Leap shares fall on concerns about slow iPhone sales
NEW YORK (Reuters) - Shares of Leap Wireless International Inc fell 3 percent on Thursday after the company said it may be able to sell only half the iPhones it has committed to buying from Apple Inc, potentially setting it back by $450 million over three years.
Leap, a provider of wireless services to cost-conscious customers, did not sell as many iPhones as it had hoped in the fourth quarter. It said that overall customer additions were hurt by general softness in the prepaid sector and phone prices were higher than many consumers could pay.
If the company continues to sell iPhones at its current rate, it could cost $100 million to buy more phones than it needs for the first year of its contract which ends in June, Leap said in its quarterly report filed with the U.S. Securities and Exchange Commission on Monday.
If sales remain below Leap's order commitment to Apple, it could be on the hook for a total of $450 million worth of unsold iPhones for the first three years of the agreement, the company said in the filing.

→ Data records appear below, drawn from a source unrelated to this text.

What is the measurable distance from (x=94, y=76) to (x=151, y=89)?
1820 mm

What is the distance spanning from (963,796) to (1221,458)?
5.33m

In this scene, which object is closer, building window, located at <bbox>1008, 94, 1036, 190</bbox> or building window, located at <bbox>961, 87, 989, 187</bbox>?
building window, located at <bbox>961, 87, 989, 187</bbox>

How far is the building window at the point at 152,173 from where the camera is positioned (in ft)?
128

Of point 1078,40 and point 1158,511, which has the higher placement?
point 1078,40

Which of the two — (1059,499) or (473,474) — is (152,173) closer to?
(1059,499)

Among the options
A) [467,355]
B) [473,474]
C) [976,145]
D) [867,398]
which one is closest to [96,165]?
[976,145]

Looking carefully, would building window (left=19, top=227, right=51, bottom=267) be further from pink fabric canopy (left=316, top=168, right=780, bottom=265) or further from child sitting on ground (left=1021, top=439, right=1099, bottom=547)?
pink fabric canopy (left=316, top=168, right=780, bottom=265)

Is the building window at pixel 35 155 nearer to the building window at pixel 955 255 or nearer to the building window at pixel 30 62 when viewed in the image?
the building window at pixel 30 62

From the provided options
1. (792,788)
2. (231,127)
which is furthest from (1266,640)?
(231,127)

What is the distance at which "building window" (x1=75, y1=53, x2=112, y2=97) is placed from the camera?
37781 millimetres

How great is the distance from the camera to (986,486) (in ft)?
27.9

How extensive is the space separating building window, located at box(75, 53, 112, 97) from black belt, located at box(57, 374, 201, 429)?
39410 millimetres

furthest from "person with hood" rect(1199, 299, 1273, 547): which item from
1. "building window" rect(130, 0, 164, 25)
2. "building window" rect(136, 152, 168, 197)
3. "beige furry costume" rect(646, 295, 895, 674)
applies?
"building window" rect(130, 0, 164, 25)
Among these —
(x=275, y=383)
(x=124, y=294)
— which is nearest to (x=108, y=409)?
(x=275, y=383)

Leap said it believes it can meet its obligations to Apple over the life of the agreement as it hopes to boost iPhone sales with initiatives such as expanded device leasing and financing programs and working with Apple on promotions.

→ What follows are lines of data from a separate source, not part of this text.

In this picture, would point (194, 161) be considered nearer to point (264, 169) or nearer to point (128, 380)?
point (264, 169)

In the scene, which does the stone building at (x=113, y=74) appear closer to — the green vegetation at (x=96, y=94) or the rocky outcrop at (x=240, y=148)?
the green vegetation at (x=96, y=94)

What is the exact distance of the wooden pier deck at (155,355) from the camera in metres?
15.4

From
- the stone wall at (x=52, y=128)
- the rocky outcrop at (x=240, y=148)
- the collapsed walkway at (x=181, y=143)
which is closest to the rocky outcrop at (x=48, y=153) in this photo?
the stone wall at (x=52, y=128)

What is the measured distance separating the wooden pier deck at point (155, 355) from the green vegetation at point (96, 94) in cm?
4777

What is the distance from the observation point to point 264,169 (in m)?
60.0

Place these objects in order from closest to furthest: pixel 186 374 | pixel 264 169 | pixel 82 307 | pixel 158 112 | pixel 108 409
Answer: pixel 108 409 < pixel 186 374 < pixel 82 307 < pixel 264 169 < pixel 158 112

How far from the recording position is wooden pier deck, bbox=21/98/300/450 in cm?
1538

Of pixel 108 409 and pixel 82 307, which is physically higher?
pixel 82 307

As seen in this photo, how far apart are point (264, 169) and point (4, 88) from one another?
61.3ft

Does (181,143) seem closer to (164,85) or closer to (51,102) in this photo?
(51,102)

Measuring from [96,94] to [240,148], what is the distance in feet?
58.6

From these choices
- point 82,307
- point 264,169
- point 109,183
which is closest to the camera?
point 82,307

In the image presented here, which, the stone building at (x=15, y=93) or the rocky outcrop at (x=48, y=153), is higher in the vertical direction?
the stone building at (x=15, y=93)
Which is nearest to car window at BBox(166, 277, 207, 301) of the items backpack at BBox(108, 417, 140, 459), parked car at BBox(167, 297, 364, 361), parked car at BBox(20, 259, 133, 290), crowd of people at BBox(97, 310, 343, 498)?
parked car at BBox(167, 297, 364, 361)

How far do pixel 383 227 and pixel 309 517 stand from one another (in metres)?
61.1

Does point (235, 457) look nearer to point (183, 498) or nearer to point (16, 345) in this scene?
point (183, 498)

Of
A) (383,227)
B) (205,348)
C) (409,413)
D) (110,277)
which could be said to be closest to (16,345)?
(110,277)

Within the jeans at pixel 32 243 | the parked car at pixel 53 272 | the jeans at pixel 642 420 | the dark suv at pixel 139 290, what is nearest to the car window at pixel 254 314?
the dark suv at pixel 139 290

Investors already shaved 8 percent off Leap shares when it reported quarterly results on Feb 20.
They pushed the stock down again on Thursday after BTIG analyst Walter Piecyk highlighted the iPhone-related warning in a research blog published on Wednesday afternoon.
"We believe this would be incremental to the cash burn that we already forecast for the company," Piecyk said.
Under the terms of its current agreement with Apple, Leap would have to buy about $150 million more iPhones in mid-2014 than its current purchase rate would require and $200 million more in mid-2015, the company said in the filing. Continued...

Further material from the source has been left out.